▸ Extrait de page:
------------------------------------------------------------------------

Il fallait aussi que cette promesse ou assurance soit non-équivoque.

[25]            Même si le concept de l'expectative légitime ne requiert pas la preuve de tous ces éléments, les demandeurs devaient au moins démontrer une conduite non-équivoque de la part de la Commission.

[26]            Il ressort clairement des communications entre la Commission et madame Bastide que la Commission n'a jamais considéré la lettre du 24 novembre 1995 comme une plainte au sens de la Loi et qu'elle a clairement indiqué qu'elle n'acceptait pas une plainte déposée par un tiers sans que ce tiers ait obtenu le consentement écrit des victimes qu'il représente. Il était aussi clair que madame Bastide a été avisée que c'était elle qui devait faire les démarches nécessaires à cet égard.


[27]            Si madame Bastide et les autres signataires de la lettre du 24 novembre étaient bien les mandataires des demandeurs, les communications entre ces personnes et la Commission leur sont opposables. Les demandeurs arguent que madame Bastide ne les a pas contacté pour obtenir leur consentement. Ce fait n'est pas imputable à la Commission. Il ne peut être question de préclusion promissoire sur cette base.

[28]            L'envoi de la lettre du 24 novembre 1995 n'est pas le fait de la Commission, et les demandeurs n'ont pas indiqué dans leur mémoire ni à l'audience, sur la base de quels autres faits la Cour devrait conclure à une conduite non-équivoque de la Commission donnant ouverture à une expectative légitime.

------------------------------------------------------------------------

▸ Données extraites d'une collection:

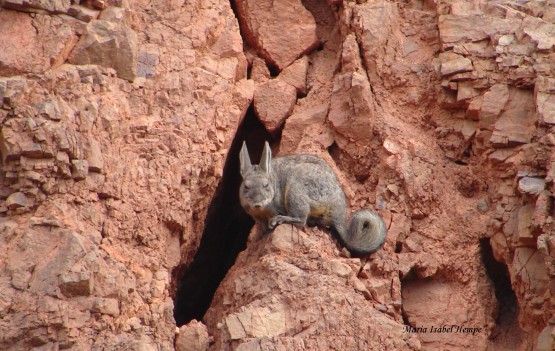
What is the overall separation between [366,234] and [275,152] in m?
1.93

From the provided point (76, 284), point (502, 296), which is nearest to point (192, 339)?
point (76, 284)

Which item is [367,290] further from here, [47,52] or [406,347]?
[47,52]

------------------------------------------------------------------------

▸ Tâche 1: Relevez tous les numéros de paragraphe placés entre crochets dans l'extrait de la décision.
▸ Tâche 2: D'après l'extrait de la décision, qui a été avisé que c'était à lui ou à elle de faire les démarches nécessaires ?
▸ Tâche 3: Poursuivez l'extrait de la décision à partir de l'endroit où il s'arrête.
Les entrées n'ont aucun lien avec l'extrait de la décision.

▸ Réponse rédigée 1: 25, 26, 27, 28

▸ Réponse rédigée 2: Madame Bastide.

▸ Réponse rédigée 3:
[29]            En vertu de l'article 40(1), il appartient à la Commission de décider de la forme que doivent respecter les plaintes pour être recevables. Les demandeurs n'ont présenté aucune preuve à l'effet que le Commission acceptait généralement des plaintes sous la forme d'une lettre ou qu'elle acceptait généralement des plaintes faites par un individu pour d'autres victimes sans exiger un consentement écrit des victimes concernées ni sans que leurs noms soient spécifiquement divulgués.


[30]            Les demandeurs soumettent que la Commission, eu égard à l'objet de la Loi tel que décrit à l'article 2, a un rôle social et que de ce fait, ils étaient en droit de s'attendre à ce qu'elle protège leurs droits. Ils n'ont toutefois pas indiqué sur quel principe de droit, ou en vertu de quelle disposition, la Cour pourrait conclure que la Commission avait le devoir de veiller personnellement à l'identification des 129 victimes mentionnées dans la lettre du 24 novembre 1995, et de s'assurer qu'un consentement au dépôt d'une plainte soit obtenu de chacune d'elles.

[31]            La Loi n'impose pas une telle obligation. En vertu de l'article 40(3), la Commission peut, dans certains cas, déposer elle-même une plainte mais elle n'a jamais l'obligation de le faire.

[32]            Ceci étant dit, la Commission peut tenir compte de l'envoi de cette lettre dans son analyse global des circonstances invoquées pour justifier une prorogation mais elle n'était pas tenue de proroger ce délai au-delà de l'année prévue à l'article 41(1)(e) sur cette base.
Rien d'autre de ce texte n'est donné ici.